Eu retruquei, retruquei, mas após vinte minutos e duas cervejas acompanhadas de um “migué” daqueles eu o estava seguindo no carro do pai enquanto ele guiava o da irmã ruas à fora.
Fomos à casa do pai dele, entregamos o carro e batemos em retirada até onde tínhamos estacionado a Parati para completar o restante da missão. Samir olhou para mim e disse “onde estão as chaves do carro?” eu disse “que chaves?” Ele ficou branco. “Gabi, eu dei as chaves do carro nas suas mãos. Onde é que elas estão?” Aí eu lembrei: as chaves da Parati estavam dentro do carro do pai dele, puta merda! Que situação. Samir começou a dizer que eu era a rainha do vacilo e ainda fez uma dancinha ridícula dizendo que era a dança de premiação do “nobel do vacilo”. Eu sem graça concordei. - Fazer o quê, não é? Tinha vacilado mesmo. Vacilado feio.
Voltamos para a casa da família dele e só para aumentar o nosso drama a mãe de Samir disse que o pai dele havia acabado de sair. “Fodeu! O coroa vai ver as chaves do carro da minha irmã e vai se ligar na minha estratégia.” Esperamos com um sorriso nervoso nos lábios. Samir me encheu o saco. Eu fiquei totalmente envergonhada. Compramos mais umas cervejas no boteco da esquina. Eu disse que ele tivesse calma, pois as coisas ainda poderiam dar certo. E deram: o pai dele, que tinha apenas ido dar uma caminhada na praia voltou, e, melhor ainda, não tinha notado as chaves da Parati bem em cima do banco do carona do próprio carro.
Passeamos muito, devolvemos o carro da irmã intacto ao condomínio, voltamos à pé para casa e ninguém nos pegou. Frio na barriga, corda bamba, suor, suor na testa latejando, sorte e sorte por tudo que fôr.

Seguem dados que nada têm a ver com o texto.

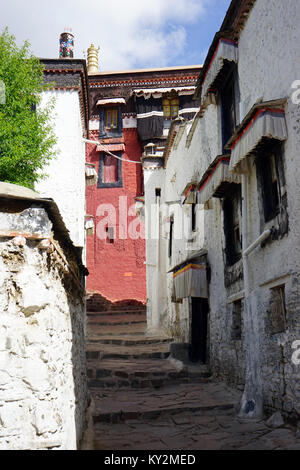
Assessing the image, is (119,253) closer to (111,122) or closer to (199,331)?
(111,122)

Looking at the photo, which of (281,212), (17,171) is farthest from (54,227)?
(17,171)

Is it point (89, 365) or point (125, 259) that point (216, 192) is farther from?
point (125, 259)

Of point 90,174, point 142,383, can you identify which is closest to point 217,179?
point 142,383

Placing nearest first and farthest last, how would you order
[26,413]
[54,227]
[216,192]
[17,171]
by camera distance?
1. [26,413]
2. [54,227]
3. [216,192]
4. [17,171]

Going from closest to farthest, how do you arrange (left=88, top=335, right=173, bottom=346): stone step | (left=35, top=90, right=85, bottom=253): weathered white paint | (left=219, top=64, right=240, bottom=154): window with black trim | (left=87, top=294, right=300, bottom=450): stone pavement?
(left=87, top=294, right=300, bottom=450): stone pavement < (left=219, top=64, right=240, bottom=154): window with black trim < (left=88, top=335, right=173, bottom=346): stone step < (left=35, top=90, right=85, bottom=253): weathered white paint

No dia seguinte Samir quis repetir a mesma operação. Dessa vez eu sequer contestei. Mas aí foi a vez DELE pisar na bola: imaginem vocês que dessa vez foi Samir quem deixou as chaves da Parati dentro do carro do pai dele. Ah, eu não me aguentei: fiz a mesma dancinha ridícula de repasse do “nobel do vacilo” para ele. Dessa vez não teríamos como fugir: seríamos pegos, com certeza. Ele disse que o pai dele sabia dar esporro como ninguém e que se ele fosse mais novo ou mais franzino com certeza levaria uma surra.
Eu disse “tenha calma que ainda há uma possibilidade de ele não ver as chaves. Já não tinha acontecido uma vez?” e Samir foi me deixar no ponto do ônibus. Eu morrendo de rir, ele, coitado, cabisbaixo. Aí começou a me dar pena dele, querendo ou não, ele já era um cara muito legal para mim. Deveria ficar com ele até que o coroa chegasse? Bom, eu tinha de ir para casa, por mais que a situação pedisse que eu ficasse. Ele disse “amanhã a gente se vê” eu disse “será?” Ventania, altura, ascensão, sensação de queda, espera e mais espera.
Cheguei em casa e fui ler um livro. Nem consegui me concentrar. Será que o amante iria se ferrar muito? Liguei a televisão. Interessei-me por um filme francês na tv a cabo.
Quando eu já estava quase dormindo meu celular tocou. Era o número da casa dos pais de Samir. Eu pensei “ coitado já está me ligando. Deve ter levado uma lição de moral daquelas.”
  • Oi, Samir.
  • Oi, Gabi. Se arruma que eu estou passando aí para te pegar para sair. Meu pai não viu as chaves do carro da minha irmã de novo, você acredita?
Então é isso. Dizem que um raio não cai duas vezes no mesmo lugar. E eu digo que não é bom confiar nesse ditado, não.